[START SOURCE MATERIAL]
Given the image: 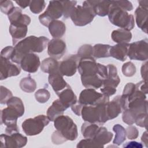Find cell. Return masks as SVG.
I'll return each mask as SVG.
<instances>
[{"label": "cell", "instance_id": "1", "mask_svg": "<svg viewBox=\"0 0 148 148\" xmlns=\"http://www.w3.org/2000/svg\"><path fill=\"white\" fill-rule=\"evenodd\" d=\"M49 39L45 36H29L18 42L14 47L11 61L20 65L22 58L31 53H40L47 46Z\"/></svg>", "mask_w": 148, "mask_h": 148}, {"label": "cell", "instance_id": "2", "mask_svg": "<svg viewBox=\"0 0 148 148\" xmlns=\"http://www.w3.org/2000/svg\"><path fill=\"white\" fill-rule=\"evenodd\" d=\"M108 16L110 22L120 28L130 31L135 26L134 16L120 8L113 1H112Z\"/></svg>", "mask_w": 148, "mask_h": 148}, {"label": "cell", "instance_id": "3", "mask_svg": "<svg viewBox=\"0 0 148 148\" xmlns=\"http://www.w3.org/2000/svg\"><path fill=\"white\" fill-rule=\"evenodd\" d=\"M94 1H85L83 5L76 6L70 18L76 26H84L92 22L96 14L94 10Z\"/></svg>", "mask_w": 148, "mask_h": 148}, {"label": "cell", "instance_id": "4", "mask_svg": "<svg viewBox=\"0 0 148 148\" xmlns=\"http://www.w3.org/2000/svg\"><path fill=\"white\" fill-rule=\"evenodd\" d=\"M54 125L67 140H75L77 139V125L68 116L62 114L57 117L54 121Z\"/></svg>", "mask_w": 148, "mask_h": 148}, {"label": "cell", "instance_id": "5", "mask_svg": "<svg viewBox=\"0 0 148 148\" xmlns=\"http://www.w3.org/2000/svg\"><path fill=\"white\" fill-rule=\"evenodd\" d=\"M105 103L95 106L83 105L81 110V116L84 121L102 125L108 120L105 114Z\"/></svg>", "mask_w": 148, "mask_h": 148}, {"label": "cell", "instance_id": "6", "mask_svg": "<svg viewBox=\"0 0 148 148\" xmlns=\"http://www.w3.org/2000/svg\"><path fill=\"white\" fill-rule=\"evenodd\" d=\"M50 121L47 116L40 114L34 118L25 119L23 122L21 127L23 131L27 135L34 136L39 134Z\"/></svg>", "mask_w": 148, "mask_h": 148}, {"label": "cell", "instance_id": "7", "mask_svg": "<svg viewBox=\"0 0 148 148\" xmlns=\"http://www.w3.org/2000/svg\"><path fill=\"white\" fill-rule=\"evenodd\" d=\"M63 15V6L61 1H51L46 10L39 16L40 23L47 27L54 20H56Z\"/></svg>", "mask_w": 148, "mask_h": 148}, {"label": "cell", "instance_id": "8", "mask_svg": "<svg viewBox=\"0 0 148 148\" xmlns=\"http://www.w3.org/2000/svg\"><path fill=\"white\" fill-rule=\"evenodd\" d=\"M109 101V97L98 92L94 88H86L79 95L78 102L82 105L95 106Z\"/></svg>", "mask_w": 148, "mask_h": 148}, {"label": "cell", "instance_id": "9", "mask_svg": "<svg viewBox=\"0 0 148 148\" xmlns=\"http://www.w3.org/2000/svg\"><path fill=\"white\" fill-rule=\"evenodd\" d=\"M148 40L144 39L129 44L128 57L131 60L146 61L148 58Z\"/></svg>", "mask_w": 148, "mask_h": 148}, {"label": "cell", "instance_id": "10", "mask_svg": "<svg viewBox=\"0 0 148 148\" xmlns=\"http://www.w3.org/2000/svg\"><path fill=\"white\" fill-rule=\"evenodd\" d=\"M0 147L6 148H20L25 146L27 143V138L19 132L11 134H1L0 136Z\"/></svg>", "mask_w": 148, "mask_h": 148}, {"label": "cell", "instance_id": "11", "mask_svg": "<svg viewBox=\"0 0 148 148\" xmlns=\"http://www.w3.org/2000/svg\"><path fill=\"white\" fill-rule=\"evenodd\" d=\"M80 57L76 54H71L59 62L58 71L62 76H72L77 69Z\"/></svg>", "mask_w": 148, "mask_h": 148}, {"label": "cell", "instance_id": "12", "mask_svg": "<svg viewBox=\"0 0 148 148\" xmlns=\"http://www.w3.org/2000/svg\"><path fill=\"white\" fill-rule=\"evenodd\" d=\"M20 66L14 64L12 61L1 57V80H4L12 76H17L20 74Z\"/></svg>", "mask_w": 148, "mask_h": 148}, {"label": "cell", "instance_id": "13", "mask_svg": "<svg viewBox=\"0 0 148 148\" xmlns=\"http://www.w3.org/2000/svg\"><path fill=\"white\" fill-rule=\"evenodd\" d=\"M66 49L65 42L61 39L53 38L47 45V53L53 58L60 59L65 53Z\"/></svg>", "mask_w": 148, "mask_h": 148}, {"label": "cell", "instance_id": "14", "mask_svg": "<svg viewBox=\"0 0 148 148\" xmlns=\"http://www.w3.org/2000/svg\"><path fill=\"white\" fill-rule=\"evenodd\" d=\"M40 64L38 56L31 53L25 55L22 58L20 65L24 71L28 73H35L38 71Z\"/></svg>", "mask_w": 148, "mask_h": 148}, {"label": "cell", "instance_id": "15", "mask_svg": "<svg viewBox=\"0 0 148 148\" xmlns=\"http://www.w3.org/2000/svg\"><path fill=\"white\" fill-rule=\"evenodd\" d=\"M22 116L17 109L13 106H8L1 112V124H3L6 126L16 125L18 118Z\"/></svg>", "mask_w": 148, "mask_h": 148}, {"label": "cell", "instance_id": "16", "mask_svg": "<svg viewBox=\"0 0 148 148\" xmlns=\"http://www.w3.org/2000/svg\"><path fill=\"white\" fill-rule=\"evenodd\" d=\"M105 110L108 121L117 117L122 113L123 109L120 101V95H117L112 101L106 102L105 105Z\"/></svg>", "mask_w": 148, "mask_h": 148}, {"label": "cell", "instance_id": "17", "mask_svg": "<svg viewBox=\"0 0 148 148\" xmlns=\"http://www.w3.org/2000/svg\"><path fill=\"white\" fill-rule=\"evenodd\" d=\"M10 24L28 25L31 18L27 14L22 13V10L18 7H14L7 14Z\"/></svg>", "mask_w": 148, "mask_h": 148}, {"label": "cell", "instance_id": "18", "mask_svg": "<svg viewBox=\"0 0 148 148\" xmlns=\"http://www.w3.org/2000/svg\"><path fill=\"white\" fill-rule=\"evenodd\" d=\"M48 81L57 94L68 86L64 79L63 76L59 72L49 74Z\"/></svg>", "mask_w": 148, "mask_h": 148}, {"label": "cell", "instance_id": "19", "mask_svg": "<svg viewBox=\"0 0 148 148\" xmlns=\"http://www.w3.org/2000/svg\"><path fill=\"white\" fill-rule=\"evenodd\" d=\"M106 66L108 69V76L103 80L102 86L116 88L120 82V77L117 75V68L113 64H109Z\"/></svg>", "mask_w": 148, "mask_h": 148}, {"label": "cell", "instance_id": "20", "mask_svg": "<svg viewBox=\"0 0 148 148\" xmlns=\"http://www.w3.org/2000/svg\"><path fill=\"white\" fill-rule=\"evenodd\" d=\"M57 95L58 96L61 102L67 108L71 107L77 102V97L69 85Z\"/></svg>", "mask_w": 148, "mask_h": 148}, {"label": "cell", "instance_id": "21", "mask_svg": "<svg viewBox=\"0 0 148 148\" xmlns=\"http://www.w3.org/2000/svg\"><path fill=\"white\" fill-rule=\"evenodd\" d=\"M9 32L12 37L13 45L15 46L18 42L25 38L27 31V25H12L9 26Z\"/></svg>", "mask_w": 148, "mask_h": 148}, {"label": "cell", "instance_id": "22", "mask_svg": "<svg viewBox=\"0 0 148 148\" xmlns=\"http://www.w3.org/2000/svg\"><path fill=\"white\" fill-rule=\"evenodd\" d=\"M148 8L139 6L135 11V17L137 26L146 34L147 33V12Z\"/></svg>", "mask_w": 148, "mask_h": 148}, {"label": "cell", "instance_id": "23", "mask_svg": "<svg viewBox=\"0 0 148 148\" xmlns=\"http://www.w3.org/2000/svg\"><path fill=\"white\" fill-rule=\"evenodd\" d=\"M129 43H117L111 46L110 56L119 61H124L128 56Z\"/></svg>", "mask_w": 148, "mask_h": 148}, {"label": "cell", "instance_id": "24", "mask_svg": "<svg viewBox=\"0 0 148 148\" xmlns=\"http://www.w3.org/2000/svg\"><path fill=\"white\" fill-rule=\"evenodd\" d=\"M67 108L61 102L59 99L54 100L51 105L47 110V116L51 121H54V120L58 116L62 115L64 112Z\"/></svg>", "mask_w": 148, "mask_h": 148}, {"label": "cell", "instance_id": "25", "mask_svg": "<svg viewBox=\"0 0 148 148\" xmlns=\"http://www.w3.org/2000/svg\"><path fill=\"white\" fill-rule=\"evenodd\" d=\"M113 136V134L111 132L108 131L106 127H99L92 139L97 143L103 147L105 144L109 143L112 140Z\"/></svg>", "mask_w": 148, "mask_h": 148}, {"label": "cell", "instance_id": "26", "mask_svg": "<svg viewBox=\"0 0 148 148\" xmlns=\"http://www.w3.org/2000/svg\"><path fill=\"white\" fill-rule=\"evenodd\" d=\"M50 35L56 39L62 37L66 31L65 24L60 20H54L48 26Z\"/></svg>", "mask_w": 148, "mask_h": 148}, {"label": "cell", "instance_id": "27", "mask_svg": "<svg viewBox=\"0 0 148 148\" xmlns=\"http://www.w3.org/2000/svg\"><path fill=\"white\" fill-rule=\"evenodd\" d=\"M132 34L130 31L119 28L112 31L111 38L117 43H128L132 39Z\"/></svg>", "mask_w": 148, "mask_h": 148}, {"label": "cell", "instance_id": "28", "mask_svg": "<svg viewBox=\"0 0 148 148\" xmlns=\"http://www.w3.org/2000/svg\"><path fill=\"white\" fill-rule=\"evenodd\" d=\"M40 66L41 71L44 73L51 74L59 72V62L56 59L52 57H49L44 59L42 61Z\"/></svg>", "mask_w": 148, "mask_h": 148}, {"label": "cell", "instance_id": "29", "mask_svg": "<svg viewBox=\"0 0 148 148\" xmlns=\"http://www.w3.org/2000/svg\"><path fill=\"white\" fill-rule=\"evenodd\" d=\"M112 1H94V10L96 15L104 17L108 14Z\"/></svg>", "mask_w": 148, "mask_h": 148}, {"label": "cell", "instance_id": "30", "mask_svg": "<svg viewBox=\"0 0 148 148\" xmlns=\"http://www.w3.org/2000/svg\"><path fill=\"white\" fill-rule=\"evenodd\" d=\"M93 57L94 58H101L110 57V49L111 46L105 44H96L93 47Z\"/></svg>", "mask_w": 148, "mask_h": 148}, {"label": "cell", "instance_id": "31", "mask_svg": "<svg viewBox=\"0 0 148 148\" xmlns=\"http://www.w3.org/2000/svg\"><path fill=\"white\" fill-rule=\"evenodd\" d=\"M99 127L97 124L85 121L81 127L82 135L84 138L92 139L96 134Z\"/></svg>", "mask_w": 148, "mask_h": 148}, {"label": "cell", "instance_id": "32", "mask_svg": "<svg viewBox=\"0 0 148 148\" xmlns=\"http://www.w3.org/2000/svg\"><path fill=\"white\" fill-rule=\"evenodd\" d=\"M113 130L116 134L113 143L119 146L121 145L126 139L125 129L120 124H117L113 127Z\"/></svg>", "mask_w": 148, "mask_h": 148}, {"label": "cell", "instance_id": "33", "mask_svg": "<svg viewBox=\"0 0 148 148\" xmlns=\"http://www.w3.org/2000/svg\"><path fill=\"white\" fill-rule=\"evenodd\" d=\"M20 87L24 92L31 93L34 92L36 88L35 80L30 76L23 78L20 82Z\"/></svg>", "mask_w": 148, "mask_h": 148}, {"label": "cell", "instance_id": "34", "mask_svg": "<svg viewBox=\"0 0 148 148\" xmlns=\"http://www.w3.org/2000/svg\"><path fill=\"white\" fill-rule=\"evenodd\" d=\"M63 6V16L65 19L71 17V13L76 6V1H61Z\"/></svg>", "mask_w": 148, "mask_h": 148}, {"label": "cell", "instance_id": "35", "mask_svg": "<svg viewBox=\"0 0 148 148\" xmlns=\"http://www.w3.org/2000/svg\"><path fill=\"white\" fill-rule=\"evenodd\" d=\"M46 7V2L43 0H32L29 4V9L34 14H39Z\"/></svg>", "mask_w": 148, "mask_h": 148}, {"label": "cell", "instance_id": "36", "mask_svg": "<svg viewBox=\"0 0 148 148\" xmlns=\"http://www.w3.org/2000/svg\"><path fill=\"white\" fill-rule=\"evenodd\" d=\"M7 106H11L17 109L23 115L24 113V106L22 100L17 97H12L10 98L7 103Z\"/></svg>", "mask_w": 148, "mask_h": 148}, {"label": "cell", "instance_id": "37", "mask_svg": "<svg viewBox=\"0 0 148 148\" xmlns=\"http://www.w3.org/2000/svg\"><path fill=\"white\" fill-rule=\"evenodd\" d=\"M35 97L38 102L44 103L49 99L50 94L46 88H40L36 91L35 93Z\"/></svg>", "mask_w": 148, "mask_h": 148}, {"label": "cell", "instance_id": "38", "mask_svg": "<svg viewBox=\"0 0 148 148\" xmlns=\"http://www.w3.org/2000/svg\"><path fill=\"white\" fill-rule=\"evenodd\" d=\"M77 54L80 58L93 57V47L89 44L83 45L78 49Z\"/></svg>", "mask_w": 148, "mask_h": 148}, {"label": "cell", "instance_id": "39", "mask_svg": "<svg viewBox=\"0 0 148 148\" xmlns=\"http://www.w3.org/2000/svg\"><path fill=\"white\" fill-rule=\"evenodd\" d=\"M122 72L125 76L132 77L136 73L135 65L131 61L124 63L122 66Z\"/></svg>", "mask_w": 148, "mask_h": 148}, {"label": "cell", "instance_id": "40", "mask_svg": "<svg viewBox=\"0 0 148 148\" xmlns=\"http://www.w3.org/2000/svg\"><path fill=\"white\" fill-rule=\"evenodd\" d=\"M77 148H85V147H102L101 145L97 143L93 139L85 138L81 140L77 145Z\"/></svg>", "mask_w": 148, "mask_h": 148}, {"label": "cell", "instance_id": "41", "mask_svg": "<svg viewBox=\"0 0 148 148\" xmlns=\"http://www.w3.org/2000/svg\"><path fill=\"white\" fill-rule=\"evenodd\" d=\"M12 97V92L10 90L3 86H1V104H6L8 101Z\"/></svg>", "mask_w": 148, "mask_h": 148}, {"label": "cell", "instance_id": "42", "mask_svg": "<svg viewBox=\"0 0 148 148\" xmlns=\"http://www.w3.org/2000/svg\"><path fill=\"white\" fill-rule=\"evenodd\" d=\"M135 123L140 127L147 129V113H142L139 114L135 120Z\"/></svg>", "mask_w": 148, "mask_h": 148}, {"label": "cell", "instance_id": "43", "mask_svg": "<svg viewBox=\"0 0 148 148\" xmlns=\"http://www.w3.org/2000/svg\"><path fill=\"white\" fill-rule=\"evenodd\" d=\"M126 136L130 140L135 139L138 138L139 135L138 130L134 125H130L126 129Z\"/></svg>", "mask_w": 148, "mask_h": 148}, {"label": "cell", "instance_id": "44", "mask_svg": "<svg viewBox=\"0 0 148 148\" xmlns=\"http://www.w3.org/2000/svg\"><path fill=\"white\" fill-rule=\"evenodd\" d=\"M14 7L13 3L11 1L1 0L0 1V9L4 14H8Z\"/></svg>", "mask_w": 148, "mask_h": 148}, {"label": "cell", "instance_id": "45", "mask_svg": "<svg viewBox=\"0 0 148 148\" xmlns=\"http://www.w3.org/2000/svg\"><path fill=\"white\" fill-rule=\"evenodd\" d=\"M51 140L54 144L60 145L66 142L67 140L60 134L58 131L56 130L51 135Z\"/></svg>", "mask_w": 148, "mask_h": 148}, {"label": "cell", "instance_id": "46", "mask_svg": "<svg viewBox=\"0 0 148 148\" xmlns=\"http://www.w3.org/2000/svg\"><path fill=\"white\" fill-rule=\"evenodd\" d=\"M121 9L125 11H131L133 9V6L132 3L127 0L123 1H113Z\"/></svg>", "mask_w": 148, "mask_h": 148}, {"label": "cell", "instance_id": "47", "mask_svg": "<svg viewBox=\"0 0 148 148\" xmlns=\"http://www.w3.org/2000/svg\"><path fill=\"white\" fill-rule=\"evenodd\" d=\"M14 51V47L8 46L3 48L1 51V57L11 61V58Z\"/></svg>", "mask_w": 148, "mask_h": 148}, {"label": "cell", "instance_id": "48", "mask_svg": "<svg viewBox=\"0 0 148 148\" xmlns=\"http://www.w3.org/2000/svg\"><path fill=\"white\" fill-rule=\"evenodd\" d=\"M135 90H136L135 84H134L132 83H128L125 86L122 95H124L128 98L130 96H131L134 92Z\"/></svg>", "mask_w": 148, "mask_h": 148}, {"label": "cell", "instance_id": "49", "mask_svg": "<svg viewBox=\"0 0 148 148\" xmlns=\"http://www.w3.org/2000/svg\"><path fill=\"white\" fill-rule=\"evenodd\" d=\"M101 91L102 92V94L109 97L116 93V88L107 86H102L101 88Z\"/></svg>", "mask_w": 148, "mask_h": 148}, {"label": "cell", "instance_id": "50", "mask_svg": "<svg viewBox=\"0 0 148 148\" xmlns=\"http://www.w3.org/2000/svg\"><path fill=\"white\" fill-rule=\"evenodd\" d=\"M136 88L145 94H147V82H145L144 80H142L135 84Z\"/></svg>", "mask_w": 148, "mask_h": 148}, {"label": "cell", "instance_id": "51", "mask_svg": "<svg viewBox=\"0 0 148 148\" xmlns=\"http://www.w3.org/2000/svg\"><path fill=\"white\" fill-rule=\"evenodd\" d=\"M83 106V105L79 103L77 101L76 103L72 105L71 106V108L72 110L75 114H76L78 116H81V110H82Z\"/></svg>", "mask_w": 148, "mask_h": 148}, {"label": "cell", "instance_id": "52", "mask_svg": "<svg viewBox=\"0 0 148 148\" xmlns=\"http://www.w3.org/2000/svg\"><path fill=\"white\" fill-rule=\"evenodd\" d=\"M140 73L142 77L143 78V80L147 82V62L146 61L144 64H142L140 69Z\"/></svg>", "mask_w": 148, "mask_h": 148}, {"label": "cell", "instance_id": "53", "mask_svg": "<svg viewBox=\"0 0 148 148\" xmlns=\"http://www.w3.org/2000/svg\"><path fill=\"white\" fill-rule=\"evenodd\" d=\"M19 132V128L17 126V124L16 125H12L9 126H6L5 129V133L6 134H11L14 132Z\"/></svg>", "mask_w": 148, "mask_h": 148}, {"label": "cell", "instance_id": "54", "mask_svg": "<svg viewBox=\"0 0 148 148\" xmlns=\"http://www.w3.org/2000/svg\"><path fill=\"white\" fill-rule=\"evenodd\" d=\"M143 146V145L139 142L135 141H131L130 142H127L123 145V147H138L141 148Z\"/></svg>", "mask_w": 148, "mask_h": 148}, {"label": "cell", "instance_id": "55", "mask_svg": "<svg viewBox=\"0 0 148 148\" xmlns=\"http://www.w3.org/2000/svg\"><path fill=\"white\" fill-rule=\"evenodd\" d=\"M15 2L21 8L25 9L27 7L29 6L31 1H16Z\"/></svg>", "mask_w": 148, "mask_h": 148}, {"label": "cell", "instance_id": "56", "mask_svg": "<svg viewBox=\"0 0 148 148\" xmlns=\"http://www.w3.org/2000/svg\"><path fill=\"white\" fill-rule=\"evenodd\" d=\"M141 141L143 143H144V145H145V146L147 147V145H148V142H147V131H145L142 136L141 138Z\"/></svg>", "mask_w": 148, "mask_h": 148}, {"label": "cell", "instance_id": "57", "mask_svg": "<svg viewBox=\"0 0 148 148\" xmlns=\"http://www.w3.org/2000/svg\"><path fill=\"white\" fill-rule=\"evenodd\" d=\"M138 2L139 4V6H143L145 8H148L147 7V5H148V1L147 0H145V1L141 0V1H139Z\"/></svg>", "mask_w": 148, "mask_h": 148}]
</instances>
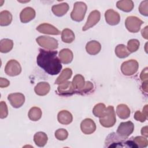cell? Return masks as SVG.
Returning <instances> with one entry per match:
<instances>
[END SOURCE MATERIAL]
● **REQUEST**: Determine how many lines in the listing above contain the string "instances", with case taken into account. Reply with the number alone.

● **OUTPUT FOR THIS TASK**: 4